Copy the stretch of the account of the 1915 Britannia Mountain slide below from "A search party" through "of the survivors.", word for word.

Text excerpt:
_ _ _ _ _ _ _

Just after midnight on March 22, 1915, part of Britannia Mountain fell off, just above a mining camp.
“AVALANCHE OVERWHELMS BRITANNIA MINE HEAD,” screamed the front-page headline in the Vancouver World. “50 MEN KILLED, 15 INJURED.”
In fact, there were 56 people killed, and they weren’t all men — several women and children were crushed when Jane Camp was buried under 15 metres of debris.
“In the grey light of the stars, snow, boulders and uprooted trees thundered down into the little cup-like hollow made by the mountains that rise all above the camp,” the World reported a few hours after the disaster.
“No one knows how many were swept into the depression by the slide. More than a thousand men were employed at the Britannia mine on the copper ledges or on the machinery in and around the mine.
“Hundreds of these were sleeping in their bunks, and it is feared scores have been ground up in the terrible rush of debris or smothered in snow.”
The disaster occurred in the dark, about 5.5 kilometres up the mountain above the nearest town, Britannia Beach. Communications was cut by the slide, but about 12:45 a.m. workers down the mountain knew something was amiss when hoppers that were supposed to be filled with ore were arriving empty.
A search party was sent up the mountain, in the dark, and discovered Jane Camp had been demolished.
“The cookhouse, camp-house, engine-house, store, offices, officials’ cottages and some shacks were wiped out,” reported the Province, “The volume of debris did not stop until it had reached Britannia Creek, about a mile and a half below.”
Miner Harry Baxter was one of the survivors.
“Along about midnight came a terrific wind,” he said. “It blew like the furies, and in about two seconds there was a noise which some of the boys thought was 300 cases of explosives going off in the magazine.”

_ _ _ _ _ _ _

Provided records:
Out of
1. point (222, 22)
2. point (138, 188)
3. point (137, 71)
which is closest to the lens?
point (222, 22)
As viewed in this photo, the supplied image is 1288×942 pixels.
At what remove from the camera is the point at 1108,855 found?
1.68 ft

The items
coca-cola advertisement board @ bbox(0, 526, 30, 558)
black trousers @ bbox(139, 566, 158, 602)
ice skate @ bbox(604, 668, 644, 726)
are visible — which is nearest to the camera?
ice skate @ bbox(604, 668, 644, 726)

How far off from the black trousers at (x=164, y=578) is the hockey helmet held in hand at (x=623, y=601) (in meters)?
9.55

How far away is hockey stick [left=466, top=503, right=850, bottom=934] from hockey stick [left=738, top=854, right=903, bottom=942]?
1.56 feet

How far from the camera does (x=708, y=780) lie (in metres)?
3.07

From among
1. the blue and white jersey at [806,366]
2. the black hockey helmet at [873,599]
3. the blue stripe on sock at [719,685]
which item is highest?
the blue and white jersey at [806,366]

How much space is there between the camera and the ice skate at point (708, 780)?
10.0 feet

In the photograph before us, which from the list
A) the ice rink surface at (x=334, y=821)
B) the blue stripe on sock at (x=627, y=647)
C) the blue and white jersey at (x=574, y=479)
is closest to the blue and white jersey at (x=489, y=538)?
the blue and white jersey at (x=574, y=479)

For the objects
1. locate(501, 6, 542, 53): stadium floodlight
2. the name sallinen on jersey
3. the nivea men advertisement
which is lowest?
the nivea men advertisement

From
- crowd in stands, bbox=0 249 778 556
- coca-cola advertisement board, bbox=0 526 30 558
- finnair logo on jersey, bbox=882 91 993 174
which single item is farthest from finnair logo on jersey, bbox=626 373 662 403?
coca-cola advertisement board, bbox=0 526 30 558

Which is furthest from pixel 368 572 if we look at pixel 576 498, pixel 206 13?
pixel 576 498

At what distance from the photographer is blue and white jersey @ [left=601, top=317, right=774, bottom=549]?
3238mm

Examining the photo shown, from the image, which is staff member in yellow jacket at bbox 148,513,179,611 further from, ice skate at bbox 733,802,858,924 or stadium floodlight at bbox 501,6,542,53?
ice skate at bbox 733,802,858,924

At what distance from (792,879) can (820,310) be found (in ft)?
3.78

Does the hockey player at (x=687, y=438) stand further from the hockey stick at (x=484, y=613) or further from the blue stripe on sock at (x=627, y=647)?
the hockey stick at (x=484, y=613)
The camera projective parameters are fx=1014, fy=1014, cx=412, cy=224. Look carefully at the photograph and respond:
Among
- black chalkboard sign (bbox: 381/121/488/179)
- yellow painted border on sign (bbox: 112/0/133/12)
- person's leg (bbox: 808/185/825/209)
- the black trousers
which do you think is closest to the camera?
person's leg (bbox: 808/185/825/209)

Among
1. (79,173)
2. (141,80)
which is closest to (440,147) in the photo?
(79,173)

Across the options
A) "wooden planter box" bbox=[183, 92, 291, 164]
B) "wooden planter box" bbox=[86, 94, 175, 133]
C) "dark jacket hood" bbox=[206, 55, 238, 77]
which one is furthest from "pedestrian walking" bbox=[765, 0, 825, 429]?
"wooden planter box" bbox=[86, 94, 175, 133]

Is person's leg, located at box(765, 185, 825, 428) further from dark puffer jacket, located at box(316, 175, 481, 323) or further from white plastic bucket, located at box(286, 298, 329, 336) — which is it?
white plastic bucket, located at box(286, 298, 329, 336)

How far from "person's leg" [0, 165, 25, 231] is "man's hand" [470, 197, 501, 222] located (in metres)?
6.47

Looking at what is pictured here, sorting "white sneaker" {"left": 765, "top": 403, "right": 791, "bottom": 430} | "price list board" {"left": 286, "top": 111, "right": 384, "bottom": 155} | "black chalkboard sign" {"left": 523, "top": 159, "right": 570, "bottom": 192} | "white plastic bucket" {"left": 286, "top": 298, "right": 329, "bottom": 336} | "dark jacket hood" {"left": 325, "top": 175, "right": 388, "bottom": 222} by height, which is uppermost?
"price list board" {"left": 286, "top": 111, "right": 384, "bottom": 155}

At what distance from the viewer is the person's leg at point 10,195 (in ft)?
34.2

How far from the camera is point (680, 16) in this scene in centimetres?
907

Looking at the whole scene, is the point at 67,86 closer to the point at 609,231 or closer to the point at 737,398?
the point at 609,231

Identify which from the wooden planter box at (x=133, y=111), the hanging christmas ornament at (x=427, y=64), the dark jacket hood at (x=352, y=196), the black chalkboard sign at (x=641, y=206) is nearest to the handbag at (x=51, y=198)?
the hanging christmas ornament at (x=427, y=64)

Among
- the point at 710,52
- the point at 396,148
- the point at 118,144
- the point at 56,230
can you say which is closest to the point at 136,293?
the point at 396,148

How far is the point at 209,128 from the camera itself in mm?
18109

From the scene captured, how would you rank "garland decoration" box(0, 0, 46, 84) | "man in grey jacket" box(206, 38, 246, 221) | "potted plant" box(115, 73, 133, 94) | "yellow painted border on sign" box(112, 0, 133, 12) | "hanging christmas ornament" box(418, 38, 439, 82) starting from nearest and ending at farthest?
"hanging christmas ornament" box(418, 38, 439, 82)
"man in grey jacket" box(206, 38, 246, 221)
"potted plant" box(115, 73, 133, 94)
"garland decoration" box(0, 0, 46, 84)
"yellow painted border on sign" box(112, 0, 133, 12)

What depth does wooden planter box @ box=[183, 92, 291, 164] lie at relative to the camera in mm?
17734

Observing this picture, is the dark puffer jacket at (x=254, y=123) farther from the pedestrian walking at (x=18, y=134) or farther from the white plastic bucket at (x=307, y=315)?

_ _ _ _ _ _ _

Finished task:
A search party was sent up the mountain, in the dark, and discovered Jane Camp had been demolished.
“The cookhouse, camp-house, engine-house, store, offices, officials’ cottages and some shacks were wiped out,” reported the Province, “The volume of debris did not stop until it had reached Britannia Creek, about a mile and a half below.”
Miner Harry Baxter was one of the survivors.